■ やること ■
- A) 番組審議会の文章のうち、「警報を発する部分は必要だが」で始まる段落を、主な事実を残して短い箇条書きにまとめてください。
- B) 番組審議会の文章について、次の問いにそれぞれ一行で答えてください。
(i) この審議会は第何回で、何月何日に開かれましたか。
(ii) 「おきたらんど」はどの番組のものとして挙げられていますか。
(iii) ドラマの再放送について、最近の工夫として何が挙げられていますか。
- C) 番組審議会の文章から、「第665回番組審議会 6月19日(金)開催」で始まり「たことには救いを感じていた。」に至るまでの部分を、一字も変えずに抜き出してください。

第665回番組審議会 6月19日(金)開催
〔出席委員〕 |
〔当社側出席者〕 |
審議課題
『コロナ禍の中で気になるテレビ番組と、新型コロナウイルスと共生する時代にテレビに期待されるもの』
委員の主な発言
- 春の新ドラマがなかなか始まらなかったが、一方で見逃していたドラマの再放送を思いがけず見ることができうれしかった。最近では、未公開映像や副音声の裏話など工夫もある。
- 警報を発する部分は必要だが、最後には人々を元気づけるものが欲しい。再放送が増える中で、『ポツンと一軒家』や『探偵!ナイトスクープ』などが、アーカイブ映像だけで終わりではなく、現在の様子も伝えていたのが良かった。
- リモート出演とか、出演者同士の距離を置くとかを工夫して、感染防止の姿勢を視聴者に伝えることは意味があったと思う。
- 『おはよう朝日です』の「おきたらんど」のような、子ども向けコンテンツや子どもと大人が一緒に楽しめるコンテンツが、各局各番組で少しずつでも提供されていたことには救いを感じていた。

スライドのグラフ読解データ
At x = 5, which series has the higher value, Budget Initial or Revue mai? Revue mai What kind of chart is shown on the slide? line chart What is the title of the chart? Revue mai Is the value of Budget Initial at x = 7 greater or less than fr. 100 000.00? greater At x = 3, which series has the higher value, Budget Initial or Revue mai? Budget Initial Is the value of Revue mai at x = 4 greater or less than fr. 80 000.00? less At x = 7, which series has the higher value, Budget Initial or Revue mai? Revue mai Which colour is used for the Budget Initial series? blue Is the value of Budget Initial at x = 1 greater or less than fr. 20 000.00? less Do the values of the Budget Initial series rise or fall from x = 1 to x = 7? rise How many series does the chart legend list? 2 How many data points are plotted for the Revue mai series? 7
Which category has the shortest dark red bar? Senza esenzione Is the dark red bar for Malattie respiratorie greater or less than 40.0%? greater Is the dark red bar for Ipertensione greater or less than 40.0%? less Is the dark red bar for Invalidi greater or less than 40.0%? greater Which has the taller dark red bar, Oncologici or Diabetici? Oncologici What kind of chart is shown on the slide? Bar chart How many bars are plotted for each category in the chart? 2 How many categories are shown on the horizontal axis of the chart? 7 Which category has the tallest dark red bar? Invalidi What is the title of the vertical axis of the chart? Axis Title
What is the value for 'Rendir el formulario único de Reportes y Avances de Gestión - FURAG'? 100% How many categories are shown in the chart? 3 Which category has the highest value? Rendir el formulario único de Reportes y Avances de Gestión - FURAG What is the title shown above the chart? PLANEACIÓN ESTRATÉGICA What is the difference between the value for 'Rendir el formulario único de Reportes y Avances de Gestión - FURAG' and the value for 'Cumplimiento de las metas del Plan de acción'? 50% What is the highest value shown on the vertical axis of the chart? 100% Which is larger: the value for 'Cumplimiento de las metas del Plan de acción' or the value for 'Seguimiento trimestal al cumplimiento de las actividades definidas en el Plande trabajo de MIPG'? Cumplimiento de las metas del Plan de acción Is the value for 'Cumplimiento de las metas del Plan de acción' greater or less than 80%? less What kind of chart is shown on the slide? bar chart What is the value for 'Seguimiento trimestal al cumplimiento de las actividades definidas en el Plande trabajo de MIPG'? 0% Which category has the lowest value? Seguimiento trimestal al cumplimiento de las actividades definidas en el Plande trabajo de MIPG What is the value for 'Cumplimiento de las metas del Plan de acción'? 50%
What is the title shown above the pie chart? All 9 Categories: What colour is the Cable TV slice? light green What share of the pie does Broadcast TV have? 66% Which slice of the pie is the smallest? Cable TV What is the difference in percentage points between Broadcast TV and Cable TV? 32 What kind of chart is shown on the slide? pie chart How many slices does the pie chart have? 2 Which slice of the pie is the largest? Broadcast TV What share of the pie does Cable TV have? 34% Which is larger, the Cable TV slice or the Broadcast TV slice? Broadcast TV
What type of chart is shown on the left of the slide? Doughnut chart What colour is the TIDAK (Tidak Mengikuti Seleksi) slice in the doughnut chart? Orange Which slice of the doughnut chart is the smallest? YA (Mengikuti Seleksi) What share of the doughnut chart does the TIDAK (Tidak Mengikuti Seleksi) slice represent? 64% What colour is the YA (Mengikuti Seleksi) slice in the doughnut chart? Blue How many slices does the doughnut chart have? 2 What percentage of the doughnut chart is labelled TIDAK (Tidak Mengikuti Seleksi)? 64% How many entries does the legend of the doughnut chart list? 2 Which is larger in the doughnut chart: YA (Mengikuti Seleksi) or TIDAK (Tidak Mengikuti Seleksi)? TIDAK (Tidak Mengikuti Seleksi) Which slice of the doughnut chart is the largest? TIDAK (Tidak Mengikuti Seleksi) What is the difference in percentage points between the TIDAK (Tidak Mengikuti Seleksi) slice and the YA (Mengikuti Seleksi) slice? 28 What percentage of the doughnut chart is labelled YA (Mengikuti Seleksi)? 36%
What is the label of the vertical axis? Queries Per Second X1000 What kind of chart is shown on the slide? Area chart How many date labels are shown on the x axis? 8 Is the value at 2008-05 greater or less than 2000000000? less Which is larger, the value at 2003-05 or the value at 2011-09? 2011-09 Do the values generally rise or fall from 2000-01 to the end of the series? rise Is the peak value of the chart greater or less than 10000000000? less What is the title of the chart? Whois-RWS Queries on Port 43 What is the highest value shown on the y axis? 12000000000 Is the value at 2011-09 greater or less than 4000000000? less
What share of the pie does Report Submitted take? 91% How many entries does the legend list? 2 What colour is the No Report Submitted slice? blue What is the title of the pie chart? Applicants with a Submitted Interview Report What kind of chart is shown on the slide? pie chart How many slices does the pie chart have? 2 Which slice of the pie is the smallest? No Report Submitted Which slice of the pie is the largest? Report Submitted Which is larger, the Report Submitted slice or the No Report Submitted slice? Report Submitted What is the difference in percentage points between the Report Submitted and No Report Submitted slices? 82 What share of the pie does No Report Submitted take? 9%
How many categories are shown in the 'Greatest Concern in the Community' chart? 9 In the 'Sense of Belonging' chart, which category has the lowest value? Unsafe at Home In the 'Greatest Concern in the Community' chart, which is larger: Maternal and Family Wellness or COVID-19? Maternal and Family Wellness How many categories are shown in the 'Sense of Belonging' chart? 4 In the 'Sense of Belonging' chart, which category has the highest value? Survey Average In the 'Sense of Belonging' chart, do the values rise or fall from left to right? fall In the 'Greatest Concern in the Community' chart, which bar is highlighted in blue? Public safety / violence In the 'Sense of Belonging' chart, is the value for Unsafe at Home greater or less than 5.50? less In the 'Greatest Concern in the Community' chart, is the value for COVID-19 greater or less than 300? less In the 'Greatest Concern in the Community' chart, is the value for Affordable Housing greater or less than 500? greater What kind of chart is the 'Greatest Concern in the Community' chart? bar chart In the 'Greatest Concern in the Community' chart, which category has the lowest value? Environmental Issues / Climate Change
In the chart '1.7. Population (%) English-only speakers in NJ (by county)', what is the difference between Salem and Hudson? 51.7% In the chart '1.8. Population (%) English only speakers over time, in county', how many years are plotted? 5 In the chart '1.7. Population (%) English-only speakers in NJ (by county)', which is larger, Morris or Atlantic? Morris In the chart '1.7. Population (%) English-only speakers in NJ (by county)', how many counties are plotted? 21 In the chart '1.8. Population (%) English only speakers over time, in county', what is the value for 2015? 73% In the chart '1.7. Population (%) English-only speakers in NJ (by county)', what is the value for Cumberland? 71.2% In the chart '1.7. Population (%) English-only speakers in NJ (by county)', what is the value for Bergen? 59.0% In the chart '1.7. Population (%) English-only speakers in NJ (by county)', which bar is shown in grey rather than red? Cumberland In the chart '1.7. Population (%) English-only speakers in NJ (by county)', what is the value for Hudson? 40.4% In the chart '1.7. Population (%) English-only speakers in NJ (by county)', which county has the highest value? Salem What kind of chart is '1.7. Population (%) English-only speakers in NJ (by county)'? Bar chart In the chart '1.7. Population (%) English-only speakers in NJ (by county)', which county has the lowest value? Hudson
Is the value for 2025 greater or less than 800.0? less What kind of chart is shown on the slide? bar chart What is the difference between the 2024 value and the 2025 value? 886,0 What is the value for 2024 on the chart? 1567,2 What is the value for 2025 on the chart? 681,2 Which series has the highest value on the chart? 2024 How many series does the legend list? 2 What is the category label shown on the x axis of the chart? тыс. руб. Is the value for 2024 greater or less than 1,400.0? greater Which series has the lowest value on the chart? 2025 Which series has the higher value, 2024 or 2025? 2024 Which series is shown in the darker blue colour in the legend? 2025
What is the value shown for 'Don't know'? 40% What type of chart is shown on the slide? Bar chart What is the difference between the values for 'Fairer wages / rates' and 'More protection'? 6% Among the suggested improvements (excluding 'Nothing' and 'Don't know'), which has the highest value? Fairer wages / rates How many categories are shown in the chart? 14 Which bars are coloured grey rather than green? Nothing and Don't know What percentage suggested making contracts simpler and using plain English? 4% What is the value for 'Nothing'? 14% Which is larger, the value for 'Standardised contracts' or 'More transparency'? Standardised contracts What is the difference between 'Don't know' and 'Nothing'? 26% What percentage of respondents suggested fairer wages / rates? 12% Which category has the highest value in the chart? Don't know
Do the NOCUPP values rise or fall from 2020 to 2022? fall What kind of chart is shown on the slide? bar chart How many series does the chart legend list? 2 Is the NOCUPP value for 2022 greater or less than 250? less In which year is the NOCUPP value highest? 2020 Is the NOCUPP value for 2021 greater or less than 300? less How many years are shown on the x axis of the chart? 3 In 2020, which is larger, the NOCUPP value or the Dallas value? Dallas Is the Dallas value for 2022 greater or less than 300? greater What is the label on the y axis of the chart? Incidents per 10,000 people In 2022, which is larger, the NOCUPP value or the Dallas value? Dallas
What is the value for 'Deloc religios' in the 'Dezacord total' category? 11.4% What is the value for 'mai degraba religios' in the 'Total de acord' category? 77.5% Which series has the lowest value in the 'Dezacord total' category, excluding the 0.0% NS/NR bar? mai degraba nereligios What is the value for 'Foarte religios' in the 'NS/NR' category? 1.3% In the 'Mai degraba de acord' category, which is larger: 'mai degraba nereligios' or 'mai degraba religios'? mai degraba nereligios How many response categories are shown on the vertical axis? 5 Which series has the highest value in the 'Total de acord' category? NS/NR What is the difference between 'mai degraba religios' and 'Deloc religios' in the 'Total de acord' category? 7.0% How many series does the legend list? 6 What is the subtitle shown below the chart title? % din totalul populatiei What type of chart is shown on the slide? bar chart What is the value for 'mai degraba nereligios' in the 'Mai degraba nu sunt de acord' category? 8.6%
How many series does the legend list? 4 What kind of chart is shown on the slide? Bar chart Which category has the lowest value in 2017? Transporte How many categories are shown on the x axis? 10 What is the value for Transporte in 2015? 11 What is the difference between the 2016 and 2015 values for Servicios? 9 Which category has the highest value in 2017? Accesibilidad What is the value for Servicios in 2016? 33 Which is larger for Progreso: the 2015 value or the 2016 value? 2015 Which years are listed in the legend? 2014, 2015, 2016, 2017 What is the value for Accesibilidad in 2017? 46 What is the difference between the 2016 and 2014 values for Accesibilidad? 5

■ 回答一覧 ■
- A)
- 警報を発する部分は必要だが、最後には人々を元気づけるものが欲しい。
- 再放送が増える中、『ポツンと一軒家』や『探偵!ナイトスクープ』などは、アーカイブ映像だけで終わらせず現在の様子も伝えていたのが良かった。

- B)
(i) 第665回で、6月19日(金)に開かれました。
(ii) 『おはよう朝日です』です。
(iii) 未公開映像や副音声の裏話です。

- C)
第665回番組審議会 6月19日(金)開催
〔出席委員〕 |
〔当社側出席者〕 |
審議課題
『コロナ禍の中で気になるテレビ番組と、新型コロナウイルスと共生する時代にテレビに期待されるもの』
委員の主な発言
- 春の新ドラマがなかなか始まらなかったが、一方で見逃していたドラマの再放送を思いがけず見ることができうれしかった。最近では、未公開映像や副音声の裏話など工夫もある。
- 警報を発する部分は必要だが、最後には人々を元気づけるものが欲しい。再放送が増える中で、『ポツンと一軒家』や『探偵!ナイトスクープ』などが、アーカイブ映像だけで終わりではなく、現在の様子も伝えていたのが良かった。
- リモート出演とか、出演者同士の距離を置くとかを工夫して、感染防止の姿勢を視聴者に伝えることは意味があったと思う。
- 『おはよう朝日です』の「おきたらんど」のような、子ども向けコンテンツや子どもと大人が一緒に楽しめるコンテンツが、各局各番組で少しずつでも提供されていたことには救いを感じていた。